I think for a lot of us — certainly for me — any encounter with
Scripture includes some process of sorting out what connects you with
the God versus what simply tells you about the morals of the times when
it was written, right? For example, the proposition that you should
execute your sister by stoning if she commits adultery. I don’t believe
that that was right once upon a time, and then the New Testament came
and it was gone. I believe it was always wrong, but it was considered
right once, and that found its way into Scripture.
And to me that’s not so much cherry-picking as just being serious,
because of course there’s so many things in Scripture that are
inconsistent internally, and you’ve got to decide what sense to make of
it. Jesus speaks so often in hyperbole and parable, in mysterious code,
that in my experience, there’s simply no way that a literal
understanding of Scripture can fit into the Bible that I find in my
Now, I actually think that if you look at an issue like choice,
there’s so many parts of the Bible that associate the beginning of life
with breath that there’s plenty of scriptural basis to reach different
conclusions about that. But only if you believe that the government must
legislate these metaphysical questions does the debate about choice
have to be about the government deciding where life begins.
I think the rest of us believe that, no matter what you think on
where life begins, the question is who gets to decide how to handle this
situation. And that’s how we accommodate a bunch of differently formed
consciences at once. It’s the framework of Roe v. Wade, and
that’s why there’s a strong American majority for choice, even while
there’s very different opinions about deep questions around life.
What do you think about this idea that Trump has been a
stumbling block to people who might potentially be interested in
Christianity? They see the way that most the vocal members of the
Christian faith have aligned themselves with Trump and the hypocrisy
there, and it turns them away from religion?
------------------------------------------------------------------------
▶ [Your task] From the passage on Scripture, list each way of speaking that it says Jesus often uses. None of the lines are needed.

▶ [Dataset]
------------------------------------------------------------------------
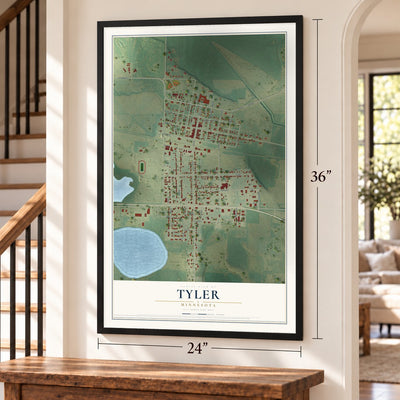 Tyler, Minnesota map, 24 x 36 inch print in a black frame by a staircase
------------------------------------------------------------------------
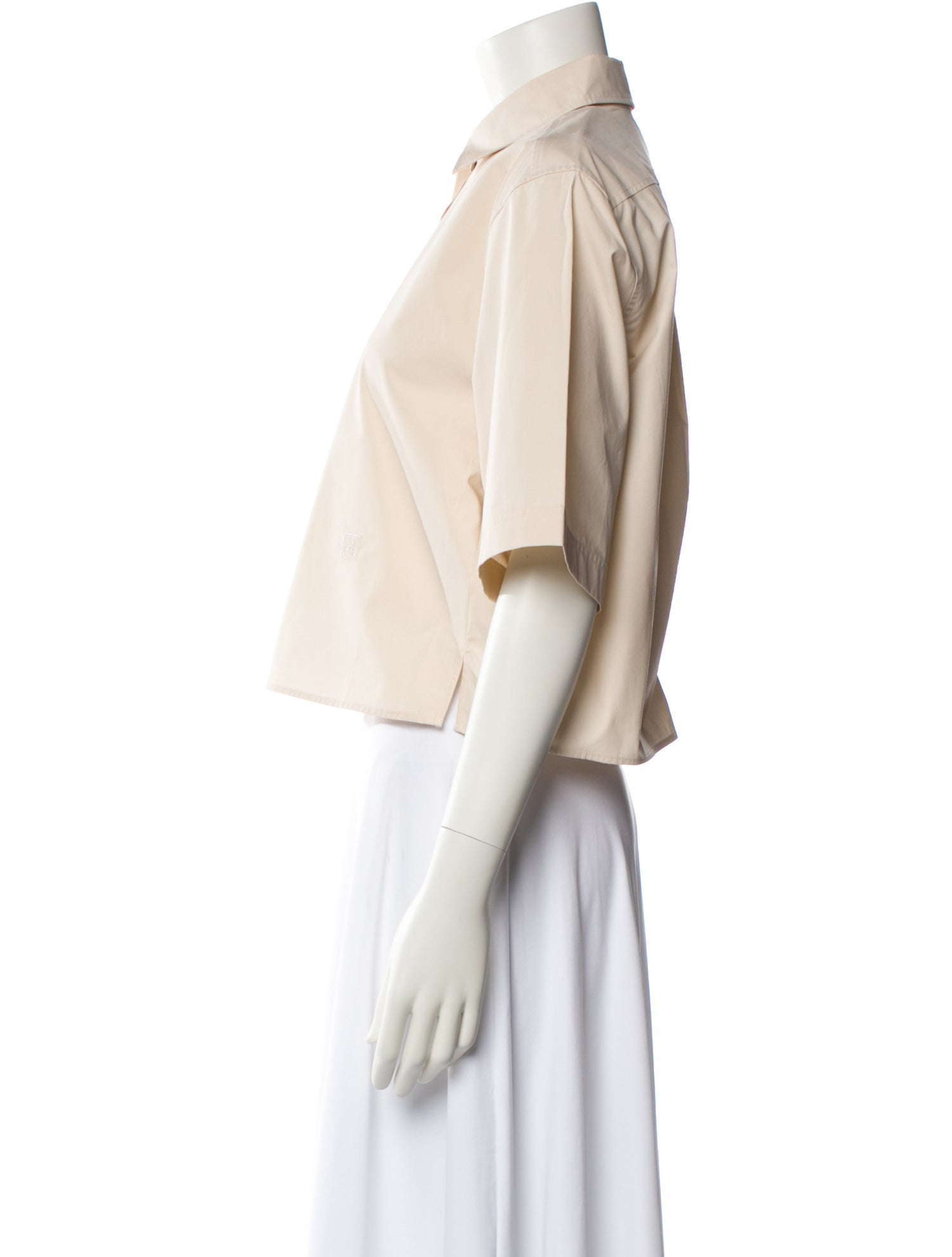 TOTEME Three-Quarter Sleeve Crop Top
------------------------------------------------------------------------
▶ [The completed task] Hyperbole, parable, and mysterious code.